Further, that copies of this Resolution be sent to Mr John Burns MP, the Prime Minister, the Secretary of State for War and the Director-General of Volunteer Recruiting.
On 22nd October the Mayor, T W Simmons, had written to all members of the Council to inform them that the Borough Recruiting Committee were carrying out Lord Derby’s scheme for recruiting, which included a personal canvas of every eligible man in Battersea. Political Agents were to be involved in arranging this, hence the desirability of securing the support of the local MP, but on top of that it was felt that the scheme was of national importance and “no step should be left untaken to secure its success”. The Recruiting Committee hoped that the public support of John Burns would lead to more men enlisting, and proposed to send a deputation to see him to secure his co-operation. A public meeting was also to be held to discuss the Derby Scheme, and the correspondence file also contains letters sent to local ministers to make announcements at Sunday services and encourage the congregations to attend, and to volunteer as canvassers as well. The file also contains both fliers and posters for the public meeting.

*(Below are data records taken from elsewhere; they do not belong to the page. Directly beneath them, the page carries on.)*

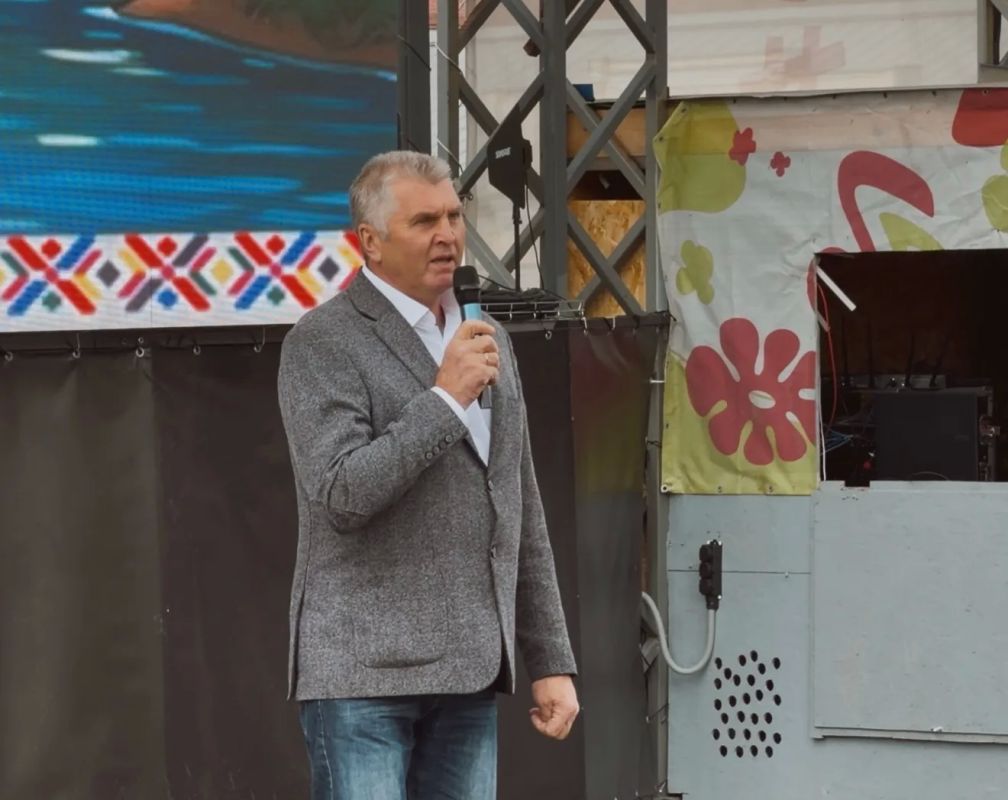 Алексей Спиридонов: Сегодня свой день рождения отмечает Николай Викторович Волобуев - заместитель председателя Курской областной Думы, депутат от Беловского и Суджанского районов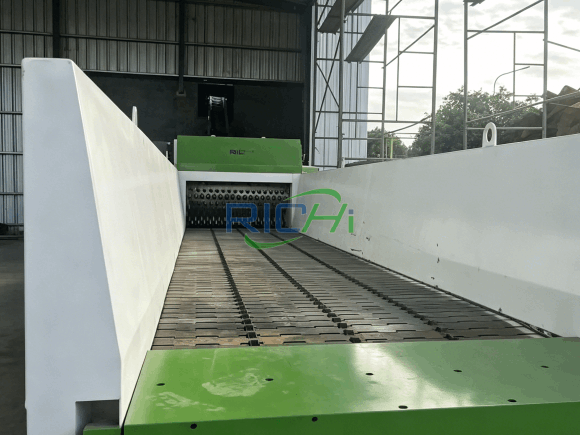 Vídeo en el que se muestra una trituradora de madera en funcionamiento en una línea de producción en Rumanía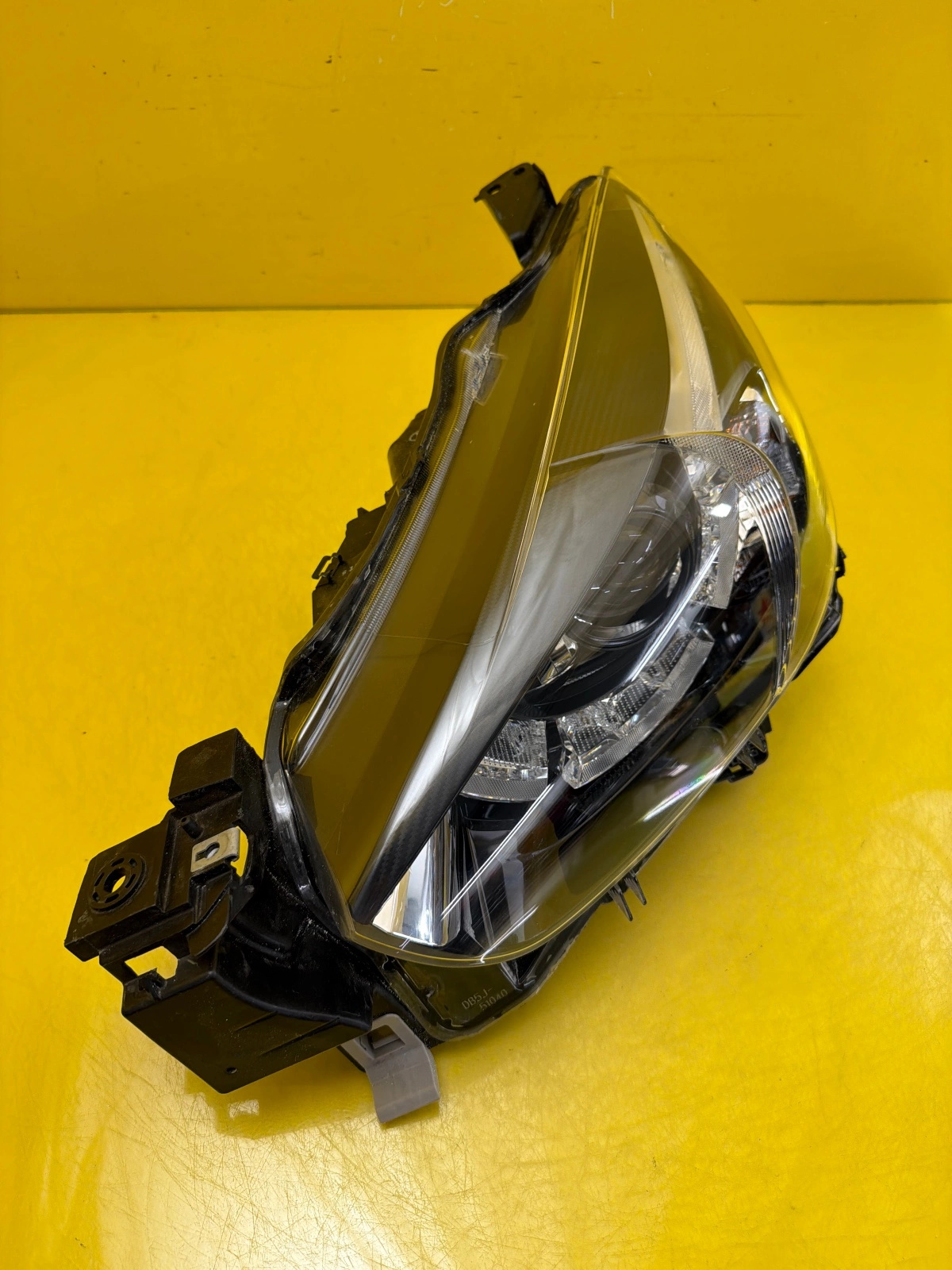 light left Mazda 2 II DL 2014- 2019 Led DB5J-51040 13 vertical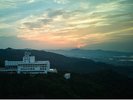 【外観】高台から見渡す絶景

John Burns responded to the request for a meeting with a letter on 2nd November, quoted in the Council minutes – the original is not in the Battalion file. His response was that “as no public advantage can result from complying with the application, he respectfully declines the request”. Acknowledgment letters of the resolution are in the file, none have additional comment beyond receipt of it. Burns was opposed to the war, appointed as President of the Board of Trade in February 1914, he had resigned from the Cabinet two days after war broke out. His son, John Edgar Burns, volunteered soon after the outbreak of war and saw action in what is now Israel, as well as Egypt, before being invalided home with shell-shock. He then decided to work to commemorate those who had died fighting and worked for the British Graves Commission in France (now the Commonwealth War Graves Commission) and died in 1922, due to long-lasting effects of his war-time experiences.